Équité : des recherches supplémentaires sont nécessaires pour comprendre pourquoi certaines familles ne profitent pas des services d’EAJE publics, même lorsqu’ils sont accessibles. Des recherches limitées existent sur la façon dont les systèmes publics peuvent être adaptés pour mieux servir les communautés autochtones ou marginalisées.

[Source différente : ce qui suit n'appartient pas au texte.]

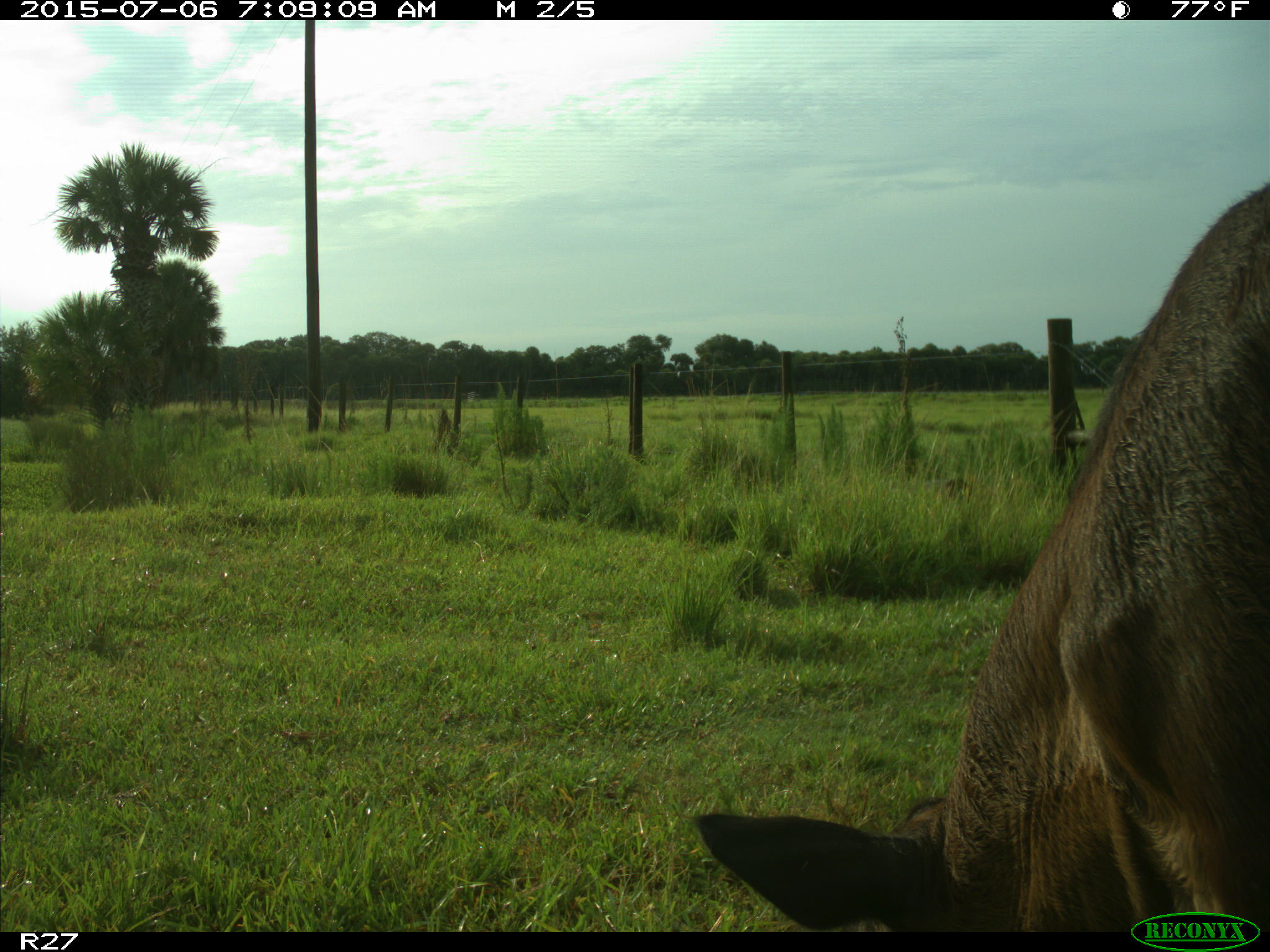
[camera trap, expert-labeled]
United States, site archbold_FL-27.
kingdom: Animalia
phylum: Chordata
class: Mammalia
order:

Qualité : les lacunes persistent dans la recherche quant à l’identification des façons les plus efficaces de mesurer et de suivre la qualité des grands programmes publics d’EAJE.
Conclusions
Des analyses économiques des dépenses publiques sur les services pour la petite enfance montrent unanimement un important retour sur les investissements faits pour les jeunes enfants. Les améliorations comprennent de meilleurs résultats en matière de santé et de développement social et émotionnel, une bonne préparation à la scolarité, la réussite scolaire et des avantages pour les familles et les sociétés au niveau de l’emploi et des revenus, particulièrement pour les femmes11. Toutefois, le changement ne peut être atteint que par une croissance considérable de services planifiés et de qualité afin de générer une structure universelle alignée avec les demandes des économies de plein emploi, des objectifs d’équité de genre et de revenu et des avancées scientifiques de nos connaissances au sujet de l’apprentissage et du développement des enfants.
Implications pour les parents, les services et les politiques
Parents : les modèles publics sont typiquement universels, avec le mandat de servir des populations diverses, y compris des enfants avec des handicaps.
Fournisseurs de services : les fournisseurs publics sont souvent réglementés par des normes de qualité strictes, notamment sur les qualifications des enseignants, les lignes directrices des programmes et les ratios du nombre d’enfants et d’enseignants. Les éducateurs des programmes publics sont souvent syndiqués, ce qui leur confère un meilleur salaire, de meilleurs avantages et plus de possibilités de formation continue, ce qui permet aux programmes d’attirer et de retenir du personnel qualifié.
Décisions politiques : l’EAJE, lorsqu’elle est intégrée à l’éducation publique, fournit une plateforme prête à élargir et exploiter des services. Cela permet un alignement avec les objectifs sociaux plus généraux tels que la réduction de l’iniquité, la cohésion des communautés et la poursuite d’objectifs de durabilité pour le climat. L’investissement dans les systèmes publics peut contribuer à des avantages économiques et sociaux à long terme en permettant des résultats optimaux pour tous les enfants.
Références
- McCuaig K, Akbari E, Bertrand J. The role of public policies in promoting equity in early childhood. In: Global Report on Equity and Early Childhood. Consultative Group on Early Childhood Care and Development c/o International Step by Step Association; 2016:30-50.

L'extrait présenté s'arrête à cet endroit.